Breathing hard, Josh studied Abdikadir. He was a big man, made bulkier by his uniform, his blue eyes striking. “You’re Indian?”
“Afghan,” Abdikadir said evenly. He watched Josh’s startled reaction. “Actually I’m a Pashtun. I take it you don’t have too many of us in your army.”
“Not exactly,” Josh said. “But then it isn’t my army.” Abdikadir said nothing more, but Josh had the sense that he knew, or had guessed, more about this strange situation than anybody else.
Private McKnight came running back, breathless. He said to Bisesa and Abdikadir, “Captain Grove wants to see the two of you in his office.”
Batson nodded. “Move.”
“No,” Casey grunted from his blanket. “Don’t leave the ship. You know the drill, Abdi. Wipe the damn memory. We don’t know who these people are—”

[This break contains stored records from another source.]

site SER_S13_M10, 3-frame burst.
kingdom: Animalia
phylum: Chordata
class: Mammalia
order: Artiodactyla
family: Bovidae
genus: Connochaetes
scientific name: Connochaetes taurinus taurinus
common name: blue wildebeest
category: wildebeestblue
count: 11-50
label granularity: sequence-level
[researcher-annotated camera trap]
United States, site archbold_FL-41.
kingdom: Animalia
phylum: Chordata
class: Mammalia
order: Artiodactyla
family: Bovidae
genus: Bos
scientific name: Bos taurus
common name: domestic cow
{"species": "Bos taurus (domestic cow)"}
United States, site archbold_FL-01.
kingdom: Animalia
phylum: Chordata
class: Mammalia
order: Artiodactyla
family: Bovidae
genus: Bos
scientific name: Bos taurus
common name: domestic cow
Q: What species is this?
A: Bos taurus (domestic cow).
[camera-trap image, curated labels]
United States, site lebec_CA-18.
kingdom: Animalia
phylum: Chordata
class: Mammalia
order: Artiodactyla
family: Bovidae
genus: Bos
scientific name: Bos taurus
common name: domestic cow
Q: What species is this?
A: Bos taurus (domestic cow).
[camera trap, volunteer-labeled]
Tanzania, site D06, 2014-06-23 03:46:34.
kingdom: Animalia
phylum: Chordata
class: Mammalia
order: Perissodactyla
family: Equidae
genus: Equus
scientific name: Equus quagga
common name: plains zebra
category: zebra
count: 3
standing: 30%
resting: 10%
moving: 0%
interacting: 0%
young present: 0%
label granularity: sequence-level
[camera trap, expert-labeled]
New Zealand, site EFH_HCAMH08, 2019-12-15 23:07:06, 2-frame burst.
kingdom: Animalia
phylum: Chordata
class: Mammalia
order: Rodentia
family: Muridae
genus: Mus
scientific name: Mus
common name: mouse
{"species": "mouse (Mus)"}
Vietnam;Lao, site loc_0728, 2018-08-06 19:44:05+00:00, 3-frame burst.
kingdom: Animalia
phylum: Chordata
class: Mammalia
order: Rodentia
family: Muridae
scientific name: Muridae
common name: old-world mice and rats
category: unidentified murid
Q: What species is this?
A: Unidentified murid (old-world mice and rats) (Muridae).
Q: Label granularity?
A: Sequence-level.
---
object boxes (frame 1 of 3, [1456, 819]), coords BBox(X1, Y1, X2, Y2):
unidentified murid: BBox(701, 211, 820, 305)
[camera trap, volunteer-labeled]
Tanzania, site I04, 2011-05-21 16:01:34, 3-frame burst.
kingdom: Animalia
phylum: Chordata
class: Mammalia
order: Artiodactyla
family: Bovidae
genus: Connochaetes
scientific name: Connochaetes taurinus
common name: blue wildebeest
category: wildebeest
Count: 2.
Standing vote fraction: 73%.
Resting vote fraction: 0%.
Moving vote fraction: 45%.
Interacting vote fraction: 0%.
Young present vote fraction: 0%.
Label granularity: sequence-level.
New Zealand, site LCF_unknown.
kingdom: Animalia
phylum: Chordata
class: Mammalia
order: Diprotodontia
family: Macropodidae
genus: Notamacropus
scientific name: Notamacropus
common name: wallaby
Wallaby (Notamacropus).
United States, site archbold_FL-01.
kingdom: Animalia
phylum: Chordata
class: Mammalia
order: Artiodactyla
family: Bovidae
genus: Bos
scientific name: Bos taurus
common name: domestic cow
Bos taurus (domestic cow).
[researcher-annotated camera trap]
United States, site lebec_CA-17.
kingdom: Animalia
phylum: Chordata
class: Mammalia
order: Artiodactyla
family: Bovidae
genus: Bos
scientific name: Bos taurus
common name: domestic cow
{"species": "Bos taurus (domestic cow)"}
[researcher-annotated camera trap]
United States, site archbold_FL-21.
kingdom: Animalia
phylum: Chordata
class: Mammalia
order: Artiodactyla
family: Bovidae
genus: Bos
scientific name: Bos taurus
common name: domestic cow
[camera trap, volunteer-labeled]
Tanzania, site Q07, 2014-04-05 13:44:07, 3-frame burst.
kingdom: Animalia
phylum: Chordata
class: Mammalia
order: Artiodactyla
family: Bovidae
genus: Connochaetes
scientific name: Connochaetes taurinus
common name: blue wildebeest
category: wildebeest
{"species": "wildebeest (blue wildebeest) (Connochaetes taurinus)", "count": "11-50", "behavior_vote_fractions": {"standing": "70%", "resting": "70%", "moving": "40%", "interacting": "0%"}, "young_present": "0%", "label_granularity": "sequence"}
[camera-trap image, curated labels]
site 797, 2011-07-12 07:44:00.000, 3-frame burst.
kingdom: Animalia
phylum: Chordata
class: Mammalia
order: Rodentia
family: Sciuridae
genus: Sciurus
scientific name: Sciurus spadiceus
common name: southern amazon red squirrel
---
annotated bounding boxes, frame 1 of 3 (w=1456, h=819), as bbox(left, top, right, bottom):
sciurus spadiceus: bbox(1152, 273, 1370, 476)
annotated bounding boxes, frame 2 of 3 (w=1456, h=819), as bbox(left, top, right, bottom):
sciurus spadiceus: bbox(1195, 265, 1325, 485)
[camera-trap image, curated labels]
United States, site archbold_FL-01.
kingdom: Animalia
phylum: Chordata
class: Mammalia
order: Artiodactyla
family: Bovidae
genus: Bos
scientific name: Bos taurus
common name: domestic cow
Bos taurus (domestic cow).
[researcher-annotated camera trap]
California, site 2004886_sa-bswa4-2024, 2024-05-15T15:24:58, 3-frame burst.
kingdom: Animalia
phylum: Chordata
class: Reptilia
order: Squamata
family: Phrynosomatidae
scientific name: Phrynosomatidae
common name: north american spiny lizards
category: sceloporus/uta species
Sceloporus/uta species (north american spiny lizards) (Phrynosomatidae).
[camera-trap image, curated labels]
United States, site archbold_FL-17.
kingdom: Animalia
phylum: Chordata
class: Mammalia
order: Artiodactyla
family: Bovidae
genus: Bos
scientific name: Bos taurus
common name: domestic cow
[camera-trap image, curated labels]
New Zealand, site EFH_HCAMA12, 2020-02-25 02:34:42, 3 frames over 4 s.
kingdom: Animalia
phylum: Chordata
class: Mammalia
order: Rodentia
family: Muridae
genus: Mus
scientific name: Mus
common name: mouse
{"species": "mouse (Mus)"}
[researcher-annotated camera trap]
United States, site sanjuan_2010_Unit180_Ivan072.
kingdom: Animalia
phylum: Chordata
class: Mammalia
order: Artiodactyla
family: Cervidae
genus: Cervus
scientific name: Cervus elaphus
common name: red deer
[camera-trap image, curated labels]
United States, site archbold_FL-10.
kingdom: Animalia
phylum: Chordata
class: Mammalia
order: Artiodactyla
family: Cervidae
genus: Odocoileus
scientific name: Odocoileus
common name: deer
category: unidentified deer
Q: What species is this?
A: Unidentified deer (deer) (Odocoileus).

“These people ,” Batson said menacingly, “have big guns that are pointing at you. Choop and chel. ”
Bisesa and Abdikadir seemed confused by Batson’s mixture of strong Geordie with bits of Frontier argot, but his meaning was clear enough: shut up and move. “I don’t think we have a choice right now, Casey,” Bisesa said.
“And you, chum,” Batson said to Casey, “are heading for the infirmary.” Josh saw Casey was trying to conceal his alarm at this prospect.